- GOAL: Could you copy out all of the data below, keeping every line exactly as it stands?
─── RECORDED DATA
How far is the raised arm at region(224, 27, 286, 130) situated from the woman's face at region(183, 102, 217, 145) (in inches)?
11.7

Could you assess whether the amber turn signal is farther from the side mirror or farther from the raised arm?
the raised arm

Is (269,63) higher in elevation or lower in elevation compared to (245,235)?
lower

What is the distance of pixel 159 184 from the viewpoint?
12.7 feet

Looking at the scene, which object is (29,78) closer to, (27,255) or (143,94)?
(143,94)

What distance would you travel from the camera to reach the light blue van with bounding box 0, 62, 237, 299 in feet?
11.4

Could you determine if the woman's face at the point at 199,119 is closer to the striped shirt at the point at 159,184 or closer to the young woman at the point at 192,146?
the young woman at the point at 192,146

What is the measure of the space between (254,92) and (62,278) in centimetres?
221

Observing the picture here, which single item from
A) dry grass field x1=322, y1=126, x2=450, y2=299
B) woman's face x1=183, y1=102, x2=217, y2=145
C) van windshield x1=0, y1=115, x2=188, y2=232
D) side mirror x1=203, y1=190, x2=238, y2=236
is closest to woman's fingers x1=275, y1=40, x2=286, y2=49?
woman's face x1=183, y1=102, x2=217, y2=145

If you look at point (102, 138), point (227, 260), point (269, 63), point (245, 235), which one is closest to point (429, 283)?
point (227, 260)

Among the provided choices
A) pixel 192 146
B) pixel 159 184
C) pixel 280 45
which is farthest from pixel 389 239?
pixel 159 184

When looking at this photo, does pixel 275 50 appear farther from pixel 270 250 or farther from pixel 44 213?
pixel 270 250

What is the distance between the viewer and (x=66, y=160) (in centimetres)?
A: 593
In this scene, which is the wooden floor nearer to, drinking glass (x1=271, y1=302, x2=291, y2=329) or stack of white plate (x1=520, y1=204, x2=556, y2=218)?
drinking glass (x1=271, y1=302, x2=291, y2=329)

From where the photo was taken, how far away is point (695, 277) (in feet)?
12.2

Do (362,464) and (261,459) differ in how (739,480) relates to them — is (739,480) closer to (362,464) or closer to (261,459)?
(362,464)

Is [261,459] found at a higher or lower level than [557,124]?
──────
- IN RESPONSE:
How far is the raised arm at region(224, 27, 286, 130) situated from the woman's face at region(183, 102, 217, 145) (in inches)?
11.7

Could you assess whether the amber turn signal is farther from the side mirror or farther from the raised arm?
the raised arm

Is (269,63) higher in elevation or lower in elevation compared to (245,235)?
lower

What is the distance of pixel 159 184 from the viewpoint?
12.7 feet

Looking at the scene, which object is (29,78) closer to, (27,255) or (143,94)?
(143,94)

What distance would you travel from the camera to reach the light blue van with bounding box 0, 62, 237, 299 in feet?
11.4

Could you determine if the woman's face at the point at 199,119 is closer to the striped shirt at the point at 159,184 or closer to the young woman at the point at 192,146?
the young woman at the point at 192,146

What is the measure of the space between (254,92) and (62,278) in centimetres?
221

Observing the picture here, which single item from
A) dry grass field x1=322, y1=126, x2=450, y2=299
B) woman's face x1=183, y1=102, x2=217, y2=145
C) van windshield x1=0, y1=115, x2=188, y2=232
D) side mirror x1=203, y1=190, x2=238, y2=236
is closest to woman's fingers x1=275, y1=40, x2=286, y2=49?
woman's face x1=183, y1=102, x2=217, y2=145

If you look at point (102, 138), point (227, 260), point (269, 63), point (245, 235), which one is closest to point (429, 283)?
point (227, 260)

Among the provided choices
A) pixel 192 146
B) pixel 159 184
C) pixel 280 45
which is farthest from pixel 389 239?
pixel 159 184

When looking at this photo, does pixel 275 50 appear farther from pixel 270 250 or farther from pixel 44 213?
pixel 270 250

What is the distance between the viewer and (x=66, y=160) (in centimetres)?
A: 593
In this scene, which is the wooden floor nearer to, drinking glass (x1=271, y1=302, x2=291, y2=329) or stack of white plate (x1=520, y1=204, x2=556, y2=218)?
drinking glass (x1=271, y1=302, x2=291, y2=329)

From where the photo was taken, how far away is point (695, 277) (in feet)?
12.2

Do (362,464) and (261,459) differ in how (739,480) relates to them — is (739,480) closer to (362,464) or closer to (261,459)?
(362,464)

Is [261,459] found at a higher or lower level than [557,124]?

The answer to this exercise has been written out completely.